Safety is also a matter of policy. With TomTom’s traffic volume products, cities can analyse how many people move through a corridor at different times of day and plan roadworks accordingly. In Japan, roadworks are often scheduled at night as a principle, while the Netherlands incentivises contractors to finish faster to reduce disruption. These examples show how evidence-based decisions can protect people on the roads and minimise risks during construction.

Data for resilience and disaster response

Mobility data is not only about efficiency and safety in daily life – it is also a vital tool during emergencies. During disasters such as fires, floods, or storms, navigation systems must not guide people into danger. TomTom has built partnerships with governments to integrate official emergency data with its routing, creating disaster-aware navigation that steers people around unsafe zones.

Community input adds another layer of resilience. Drivers reporting incidents in real time feed into the system, helping others avoid hazards. In Japan, researchers have even used traffic volume data to train models for flood and tsunami impact, analysing where people stop moving or avoid certain areas.

This integration of official data, advanced modelling, and community reports creates a vital safety layer for disaster response and preparedness. It shows that traffic data is not only about saving time – it can save lives.

AI and the future of traffic management

Artificial intelligence is already enhancing traffic management. The precision of data from connected and automated vehicles is vastly improving, down to lane-level accuracy. This enables more reliable hazard detection, speed monitoring, and congestion management.

At the same time, AI supports collaborative traffic management. With ADAS and autopilot systems, information must be delivered inside the vehicle rather than through roadside signs. That requires close cooperation between public authorities and private-sector players to create virtual traffic signs and lights.

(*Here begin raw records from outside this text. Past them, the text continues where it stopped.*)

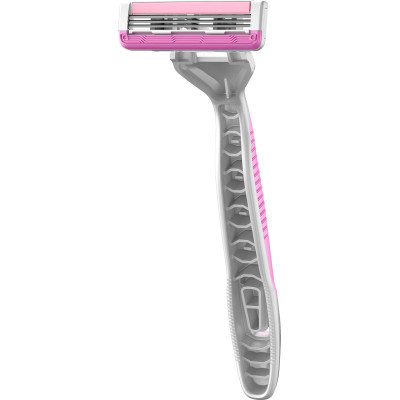 Бритва Dorco EVE 3 Fit для женщин 3 лезвия 3 шт. (8801038590769) Винница - изображение 2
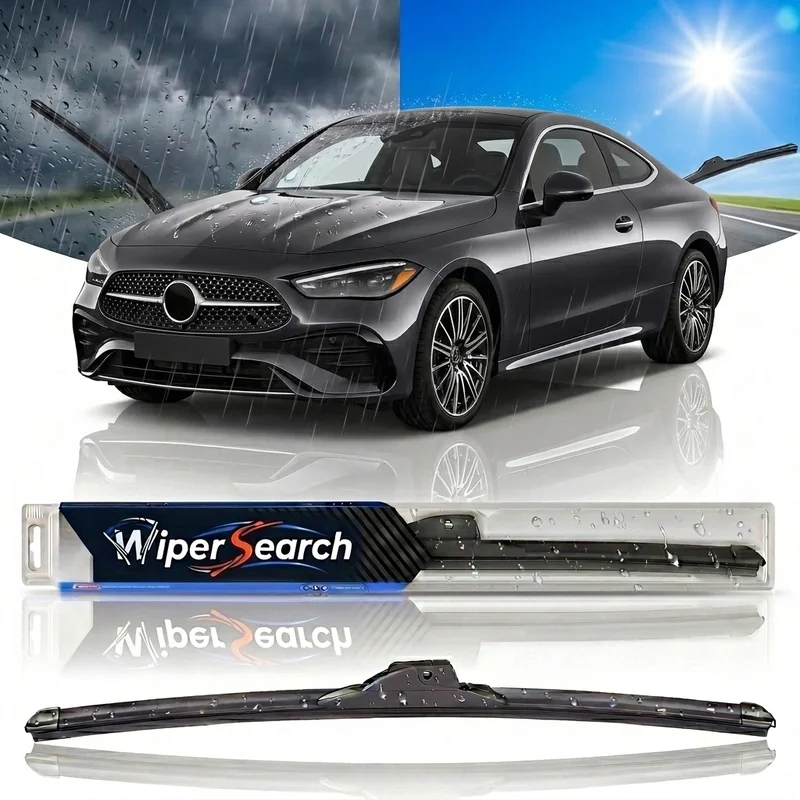 Wiper Blade for Mercedes-Benz CLE450 (2024 - 2025) - 1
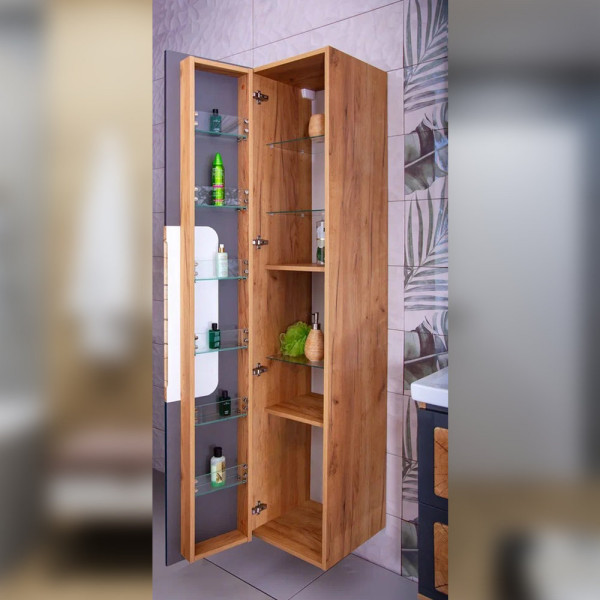 Органайзер для пенала Бриклаер Форест 24,6 см, дуб золотой. Фото 1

AI itself is not a silver bullet, but it makes decision-making faster and more effective. It can process vast amounts of data, surface insights, and prioritise actions better than humans alone. When guided by domain expertise and clear political objectives, AI becomes a powerful tool to help governments and operators plan interventions, manage congestion, and improve safety. 

Behind these capabilities lies TomTom’s technology ecosystem. Our real-time traffic service processes billions of data points every 30 seconds, with contributions from more than 600 million connected devices across 84 countries. This enables a live, detailed view of congestion, travel times, incidents, and hazards. 

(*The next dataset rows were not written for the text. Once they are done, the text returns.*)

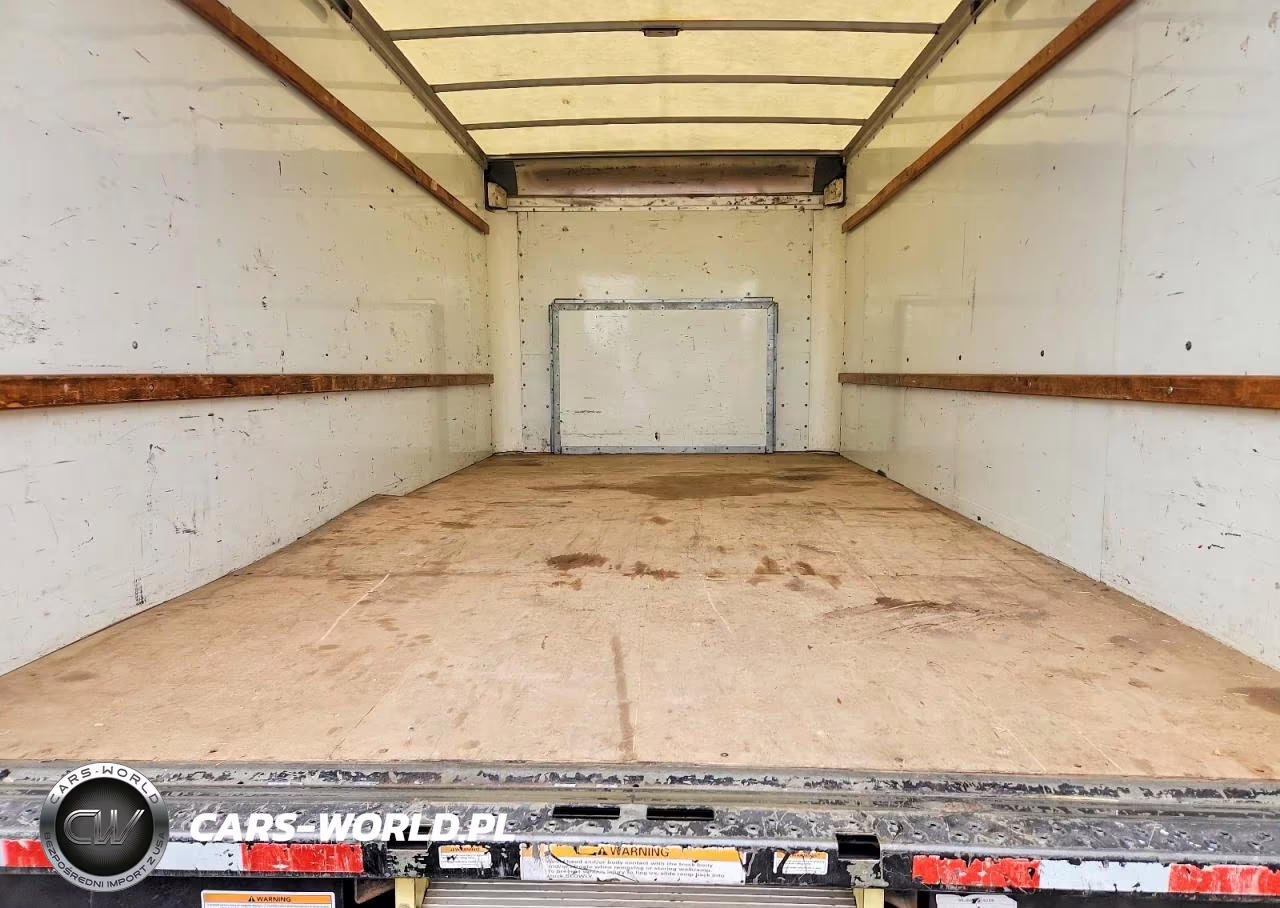 2022 Ford E350 Box Truck VIN:1FDWE3FN3NDC11866 - 10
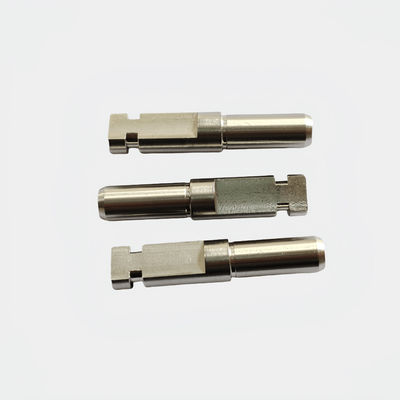 Parti meccanizzate CNC di precisione per prototipi complessi con precisione di 0,01 mm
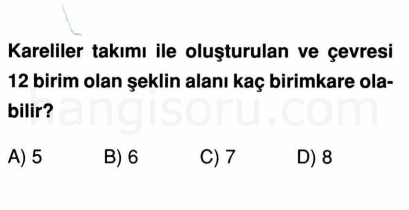 Soru 11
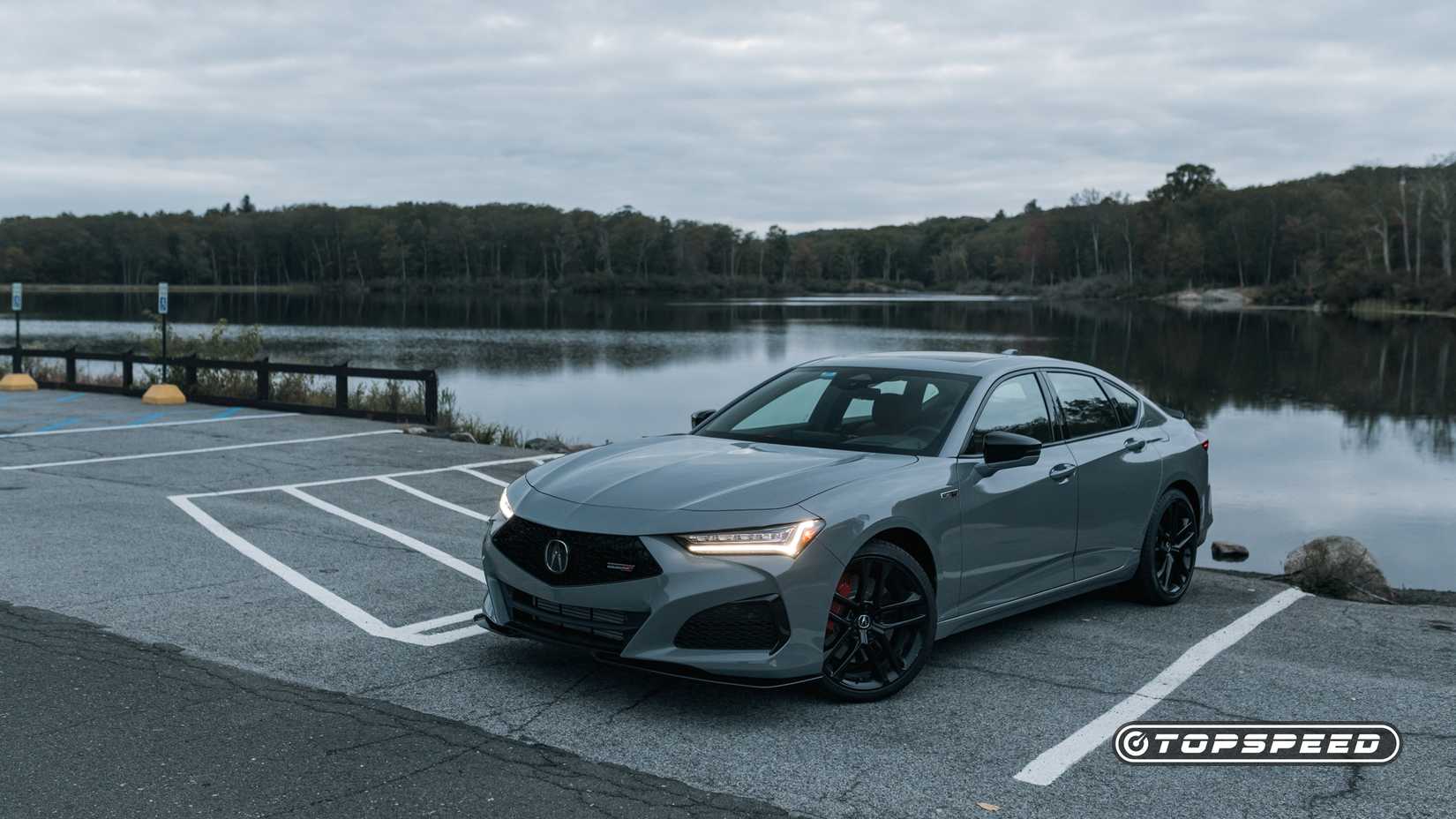 2024 Acura TLX Type S Exterior (8)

For longer-term planning, TomTom offers historical traffic archives going back more than a decade. These datasets support scenario testing, roadwork planning, traffic modelling, and even geomarketing applications, such as identifying EV charging demand or retail site selection.

All of this is powered by TomTom Orbis Maps – a high-precision, constantly updated global map built from probes, survey vehicles, satellite and street-level imagery, and open data contributions. Orbis Maps includes lane-level information, turn restrictions, verified speed limits, and logistics attributes, making it a rich foundation for mobility management. 

Together, traffic data and Orbis Maps create a holistic view of urban mobility that cities can integrate into operations and planning. From managing VIP traffic during major events in Qatar to evaluating pop-up bicycle lanes in Brussels or adjusting speed limits in Amsterdam, the applications are broad and impactful.